[begin SUPPLIED MATERIAL]
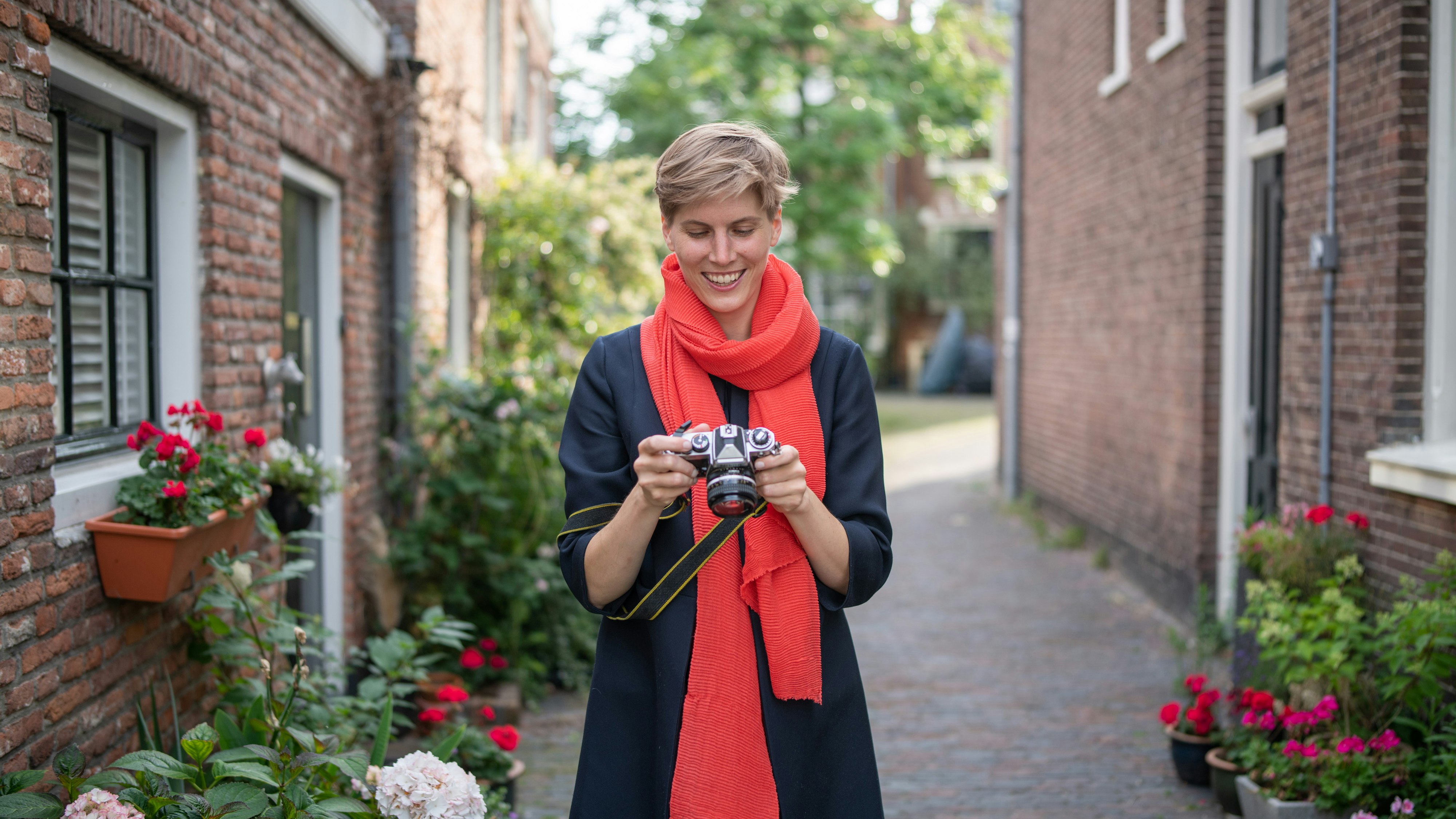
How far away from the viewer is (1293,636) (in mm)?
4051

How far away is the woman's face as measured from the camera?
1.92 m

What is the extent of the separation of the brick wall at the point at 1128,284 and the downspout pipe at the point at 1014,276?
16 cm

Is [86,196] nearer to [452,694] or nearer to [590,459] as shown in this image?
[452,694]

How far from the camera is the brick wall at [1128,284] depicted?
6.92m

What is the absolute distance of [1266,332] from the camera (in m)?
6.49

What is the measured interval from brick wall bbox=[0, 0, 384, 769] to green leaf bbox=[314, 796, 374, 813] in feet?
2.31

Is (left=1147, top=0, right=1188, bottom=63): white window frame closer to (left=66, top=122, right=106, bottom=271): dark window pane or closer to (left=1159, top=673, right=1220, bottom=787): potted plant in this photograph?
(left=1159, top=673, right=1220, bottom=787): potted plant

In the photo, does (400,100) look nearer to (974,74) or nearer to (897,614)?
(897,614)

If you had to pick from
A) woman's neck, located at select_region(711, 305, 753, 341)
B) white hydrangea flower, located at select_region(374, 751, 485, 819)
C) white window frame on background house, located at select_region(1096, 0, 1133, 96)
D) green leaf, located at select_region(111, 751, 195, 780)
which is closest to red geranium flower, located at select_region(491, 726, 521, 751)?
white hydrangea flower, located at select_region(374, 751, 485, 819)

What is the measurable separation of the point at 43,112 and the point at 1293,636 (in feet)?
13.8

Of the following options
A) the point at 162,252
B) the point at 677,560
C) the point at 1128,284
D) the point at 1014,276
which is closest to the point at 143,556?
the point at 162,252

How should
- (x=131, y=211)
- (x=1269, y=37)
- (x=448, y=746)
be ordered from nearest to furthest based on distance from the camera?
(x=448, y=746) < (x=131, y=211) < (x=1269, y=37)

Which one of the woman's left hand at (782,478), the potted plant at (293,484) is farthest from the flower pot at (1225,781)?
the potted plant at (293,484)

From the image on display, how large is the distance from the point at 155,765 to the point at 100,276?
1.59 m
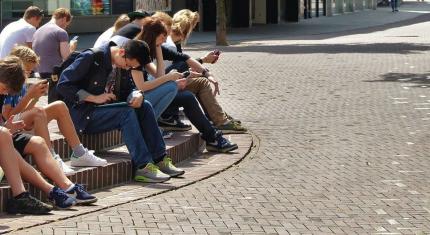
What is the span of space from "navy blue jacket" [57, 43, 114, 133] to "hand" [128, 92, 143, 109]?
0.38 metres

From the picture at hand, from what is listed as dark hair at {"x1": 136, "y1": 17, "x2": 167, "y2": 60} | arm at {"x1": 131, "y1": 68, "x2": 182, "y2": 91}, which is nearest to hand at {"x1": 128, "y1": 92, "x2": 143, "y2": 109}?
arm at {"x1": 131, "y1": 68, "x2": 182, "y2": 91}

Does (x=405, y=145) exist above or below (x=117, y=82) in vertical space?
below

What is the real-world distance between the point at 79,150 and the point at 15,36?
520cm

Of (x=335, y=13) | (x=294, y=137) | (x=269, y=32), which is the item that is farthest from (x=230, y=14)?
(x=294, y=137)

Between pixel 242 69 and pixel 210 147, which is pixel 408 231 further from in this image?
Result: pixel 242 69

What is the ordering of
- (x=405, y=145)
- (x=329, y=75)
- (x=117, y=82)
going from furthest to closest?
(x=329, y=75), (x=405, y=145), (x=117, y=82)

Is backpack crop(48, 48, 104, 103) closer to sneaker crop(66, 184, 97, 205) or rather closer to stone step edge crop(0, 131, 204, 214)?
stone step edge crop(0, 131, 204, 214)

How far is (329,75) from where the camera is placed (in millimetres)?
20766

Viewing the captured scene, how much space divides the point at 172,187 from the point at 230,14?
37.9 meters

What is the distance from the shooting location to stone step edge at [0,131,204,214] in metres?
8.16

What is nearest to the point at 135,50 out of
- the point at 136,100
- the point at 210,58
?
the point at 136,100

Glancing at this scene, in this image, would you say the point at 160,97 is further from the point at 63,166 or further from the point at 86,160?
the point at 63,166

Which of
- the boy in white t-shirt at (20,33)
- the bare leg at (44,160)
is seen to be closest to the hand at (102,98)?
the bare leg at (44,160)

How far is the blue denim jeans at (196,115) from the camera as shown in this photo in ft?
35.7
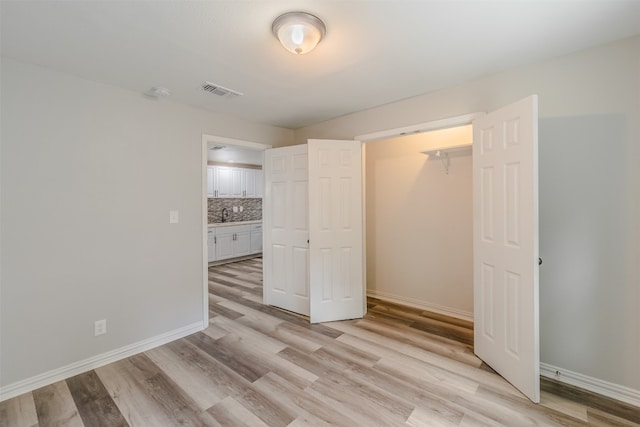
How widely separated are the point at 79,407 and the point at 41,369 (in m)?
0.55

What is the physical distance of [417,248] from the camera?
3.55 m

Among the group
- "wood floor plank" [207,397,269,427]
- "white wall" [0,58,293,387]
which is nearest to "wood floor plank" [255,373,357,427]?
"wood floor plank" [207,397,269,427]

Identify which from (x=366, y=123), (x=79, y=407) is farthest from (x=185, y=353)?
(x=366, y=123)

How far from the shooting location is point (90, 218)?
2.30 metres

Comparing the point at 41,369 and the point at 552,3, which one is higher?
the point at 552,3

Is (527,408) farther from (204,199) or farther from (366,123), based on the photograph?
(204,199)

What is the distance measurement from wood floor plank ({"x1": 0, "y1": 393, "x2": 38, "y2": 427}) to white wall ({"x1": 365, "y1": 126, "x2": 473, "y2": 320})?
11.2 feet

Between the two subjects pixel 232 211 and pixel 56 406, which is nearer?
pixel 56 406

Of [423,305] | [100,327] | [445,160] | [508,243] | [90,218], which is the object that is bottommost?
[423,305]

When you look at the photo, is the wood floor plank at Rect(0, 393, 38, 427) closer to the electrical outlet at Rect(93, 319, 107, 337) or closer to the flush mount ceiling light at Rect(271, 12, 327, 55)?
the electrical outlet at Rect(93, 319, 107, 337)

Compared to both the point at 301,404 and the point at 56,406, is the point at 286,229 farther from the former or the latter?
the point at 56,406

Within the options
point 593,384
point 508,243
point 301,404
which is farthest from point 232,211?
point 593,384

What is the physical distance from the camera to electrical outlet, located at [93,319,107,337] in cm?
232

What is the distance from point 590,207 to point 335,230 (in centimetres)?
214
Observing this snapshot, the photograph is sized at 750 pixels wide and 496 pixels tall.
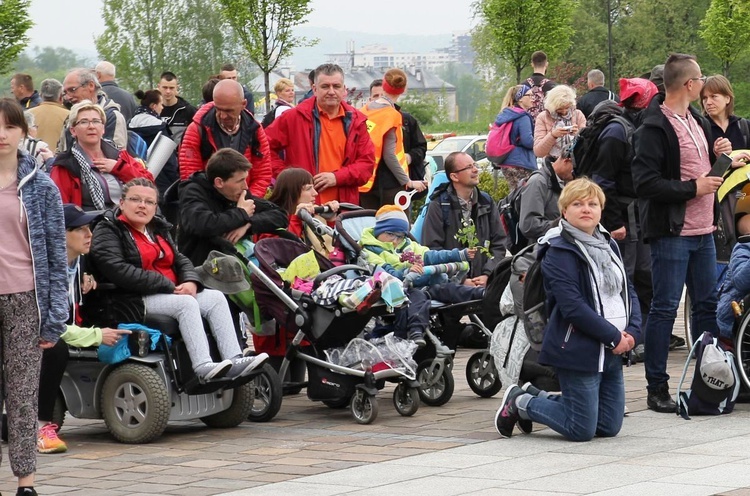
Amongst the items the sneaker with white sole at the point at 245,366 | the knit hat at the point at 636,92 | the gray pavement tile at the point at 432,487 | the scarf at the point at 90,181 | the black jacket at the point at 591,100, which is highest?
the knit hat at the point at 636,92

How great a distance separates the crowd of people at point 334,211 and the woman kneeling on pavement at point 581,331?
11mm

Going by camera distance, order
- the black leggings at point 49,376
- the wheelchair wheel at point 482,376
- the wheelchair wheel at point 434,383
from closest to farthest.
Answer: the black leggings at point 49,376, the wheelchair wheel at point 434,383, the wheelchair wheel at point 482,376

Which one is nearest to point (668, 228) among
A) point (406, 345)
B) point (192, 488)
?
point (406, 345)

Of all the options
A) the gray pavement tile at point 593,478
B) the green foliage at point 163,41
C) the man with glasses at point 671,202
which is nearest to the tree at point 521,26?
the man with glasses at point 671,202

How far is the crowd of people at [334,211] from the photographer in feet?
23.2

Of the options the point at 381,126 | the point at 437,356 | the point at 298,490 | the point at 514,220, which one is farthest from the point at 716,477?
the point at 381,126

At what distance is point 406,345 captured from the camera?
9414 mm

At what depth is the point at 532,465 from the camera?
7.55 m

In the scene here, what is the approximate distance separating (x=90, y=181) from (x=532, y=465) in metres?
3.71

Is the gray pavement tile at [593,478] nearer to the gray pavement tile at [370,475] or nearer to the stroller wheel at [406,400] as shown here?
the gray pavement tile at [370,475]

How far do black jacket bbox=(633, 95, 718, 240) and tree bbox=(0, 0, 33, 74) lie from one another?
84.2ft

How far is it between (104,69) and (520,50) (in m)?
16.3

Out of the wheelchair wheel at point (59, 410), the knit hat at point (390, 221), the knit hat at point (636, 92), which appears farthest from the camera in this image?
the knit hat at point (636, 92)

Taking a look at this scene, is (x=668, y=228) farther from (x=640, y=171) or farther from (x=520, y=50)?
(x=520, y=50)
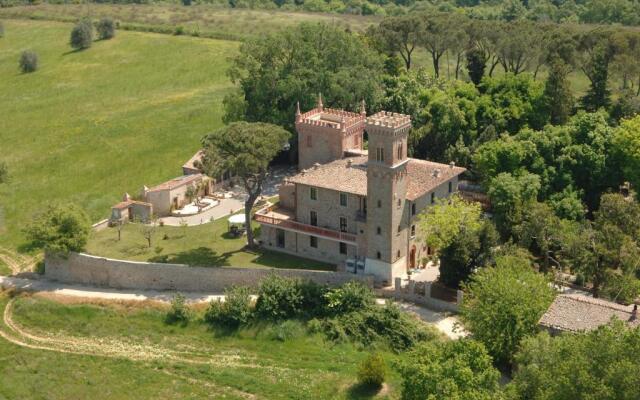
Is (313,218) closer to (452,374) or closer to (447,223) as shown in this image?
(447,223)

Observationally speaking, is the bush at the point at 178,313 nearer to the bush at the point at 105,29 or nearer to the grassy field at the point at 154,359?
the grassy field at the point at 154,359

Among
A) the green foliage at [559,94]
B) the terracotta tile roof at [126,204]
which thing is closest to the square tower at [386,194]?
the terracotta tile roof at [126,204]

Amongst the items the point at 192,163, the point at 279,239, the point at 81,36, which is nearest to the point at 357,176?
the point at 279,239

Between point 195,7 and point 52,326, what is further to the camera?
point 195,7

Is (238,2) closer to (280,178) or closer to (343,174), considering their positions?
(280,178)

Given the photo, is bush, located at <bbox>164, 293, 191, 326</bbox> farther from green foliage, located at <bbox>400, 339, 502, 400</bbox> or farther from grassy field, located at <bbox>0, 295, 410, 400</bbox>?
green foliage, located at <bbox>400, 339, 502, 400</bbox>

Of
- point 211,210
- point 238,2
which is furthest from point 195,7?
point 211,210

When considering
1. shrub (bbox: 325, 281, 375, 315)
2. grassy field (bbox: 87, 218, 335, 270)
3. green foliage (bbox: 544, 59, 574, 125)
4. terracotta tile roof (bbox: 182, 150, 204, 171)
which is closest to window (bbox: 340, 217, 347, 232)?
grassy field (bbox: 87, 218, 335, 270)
[end SUPPLIED MATERIAL]
WORK REQUIRED: Copy the records above word for word, from the line that contains "What is the physical distance of" through the line that contains "2.30 metres", and give nothing else.

ANSWER TO THIS EXERCISE:
What is the physical distance of [417,248] from the camera?
3.55 m

Among the group
- "wood floor plank" [207,397,269,427]
- "white wall" [0,58,293,387]
which is nearest to "wood floor plank" [255,373,357,427]?
"wood floor plank" [207,397,269,427]

Identify which from (x=366, y=123), (x=79, y=407) is farthest from (x=185, y=353)?
(x=366, y=123)

How far from the shooting location is point (90, 218)?
2.30 metres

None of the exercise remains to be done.